Page 41 of Again, In Autumn

Maggie laughs. “Well, Adam and I didn’t grow up with family meals like this. Our dad was so scattered with multiple marriages and stepkids and half kids and whatnot, that we rarely, if ever, had a home-cooked meal.”

Adam spoons spaghetti on his plate. “What’s a half kid, Maggie?”

She bares her teeth in a grimace. “The ones I remember the names of but won’t ever know their ages.”

The bowl of pasta is passed toward me, and Diego asks, “So Vienna, I hear you’re a kindergarten teacher. How’s that? Did you always want to be a teacher?”

“Um, it’s fine,” I respond, passing the bowl. “It’s a steady job. And no, I didn’t always want to be a teacher, it just kind of fell in my lap.”

Maggie asks, “Did you major in education?”

“Early Childhood, yeah,” I answer.

Adam makes a sound. My eyes aren’t the only ones that land on his.

He glances around. “Well…that’s not exactly ‘falling into your lap’ then, is it? You chose to study education to become a teacher. That was a choice.”

My head begins to throb. “That’s not what I meant,” I say.

It’s quiet at the table. Awkward quiet.

David begins with a light laugh, “At least Vee is using her degree. Fran and I haven’t done a thing with our Art History and Anthropology degrees.”
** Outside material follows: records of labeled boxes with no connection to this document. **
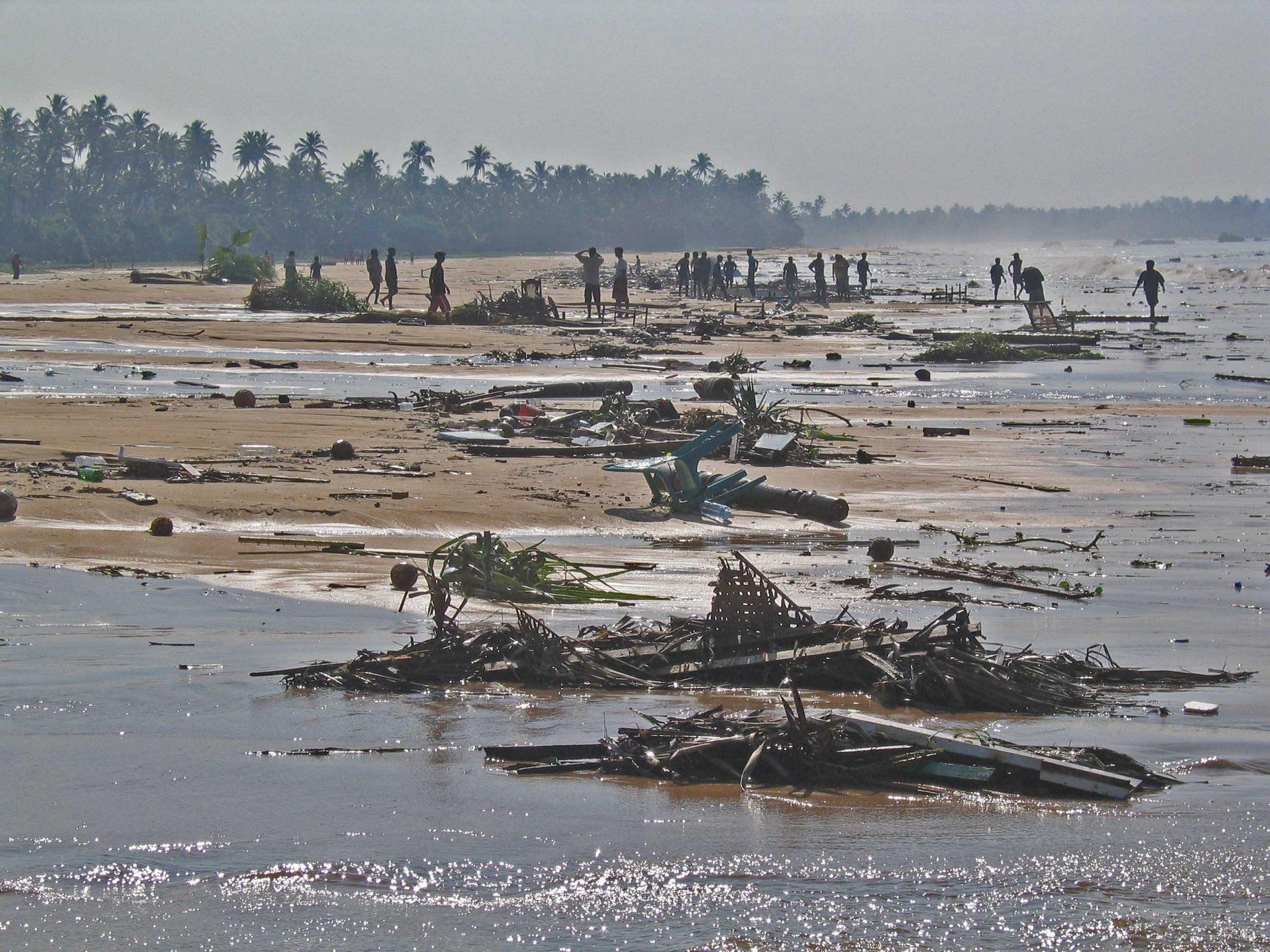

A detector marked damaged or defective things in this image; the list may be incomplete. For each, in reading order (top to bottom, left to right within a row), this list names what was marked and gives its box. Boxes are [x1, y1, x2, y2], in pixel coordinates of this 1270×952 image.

pile of broken wood [257, 550, 1250, 716]
pile of broken wood [482, 695, 1168, 807]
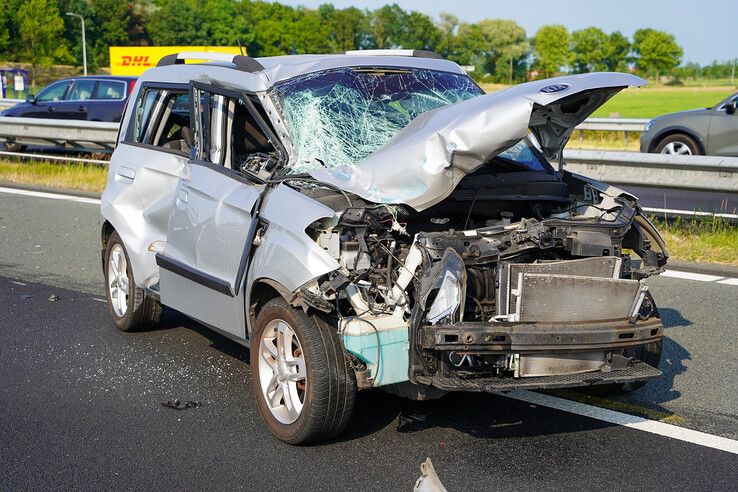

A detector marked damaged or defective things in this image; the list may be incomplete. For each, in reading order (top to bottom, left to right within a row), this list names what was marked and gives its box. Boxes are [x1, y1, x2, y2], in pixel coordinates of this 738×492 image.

shattered windshield [270, 67, 484, 171]
crumpled hood [310, 72, 644, 210]
severely damaged suv [99, 52, 668, 444]
broken headlight [426, 270, 460, 322]
detached bumper [416, 320, 664, 392]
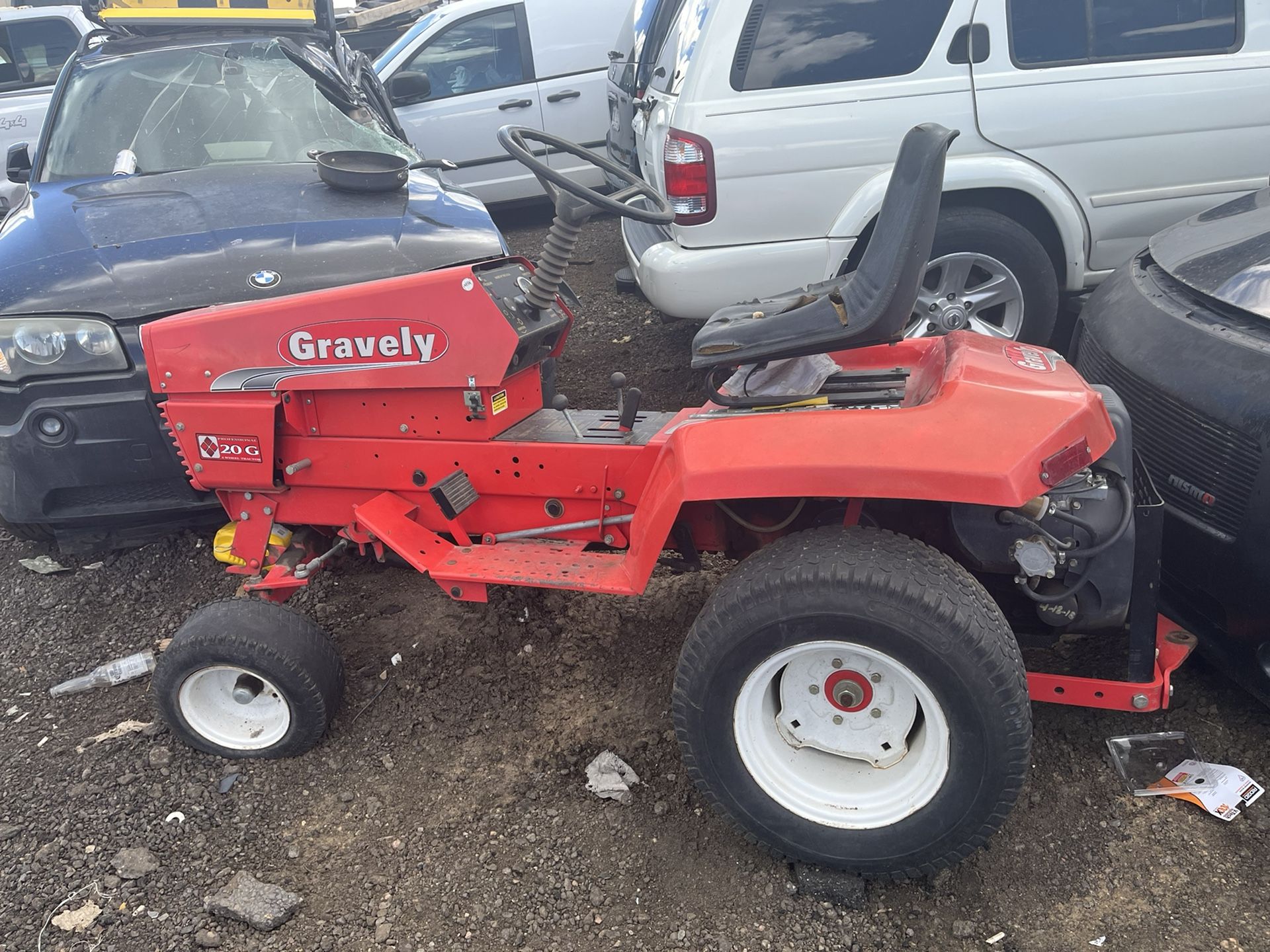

“Someone would have,” Francesca starts, “if he had continued to become Indiana Jones like we had agreed upon.”

He shrugs, “I couldn’t handle the anxiety of constantly losing my hat.”

Diego laughs, “And the snakes?”

“No.” Francesca shakes her head. “He likes snakes.”

“I would love a pet snake,” David says with a high finger.

This must be a family discussion that’s been had one too many times.

I chase down a bite of pasta with a sip of wine, glad for the change in conversation, but it doesn’t last long. Another biting comment flies across the table at me.

Adam grunts, “So you’re both doing things that you enjoy.”

So maybe the statement wasn’t directed at me, but it was flung at me, sharp and shiny, intended to distract.

Francesca tears up a few pieces of Alice’s bread. I watch the needlessness of it.

She says, “Yeah, I think so. Working in the corporate world has been good for both of us. Not what we planned, but we’re pretty happy.”

Adam looks across the table at me. On purpose. He continues, “I don’t know why people choose to spend their lives somewhere they don’t want to be.”

I hold his gaze. The throbbing in my head begins again. I say, “Because we don’t always get to blindly follow our dreams. Some of us have to make practical decisions and take big girl jobs.”

His lips purse together. “I don’t believe that. No one has to do anything.”

“The world doesn’t always tip in my favor.”

“That’s bullshit.” He grits his teeth and says to the kids, “Sorry.”

Grayson shrugs. “There’s no swear jar on vacation.”

“It’s lawless,” Francesca adds with her mouth full.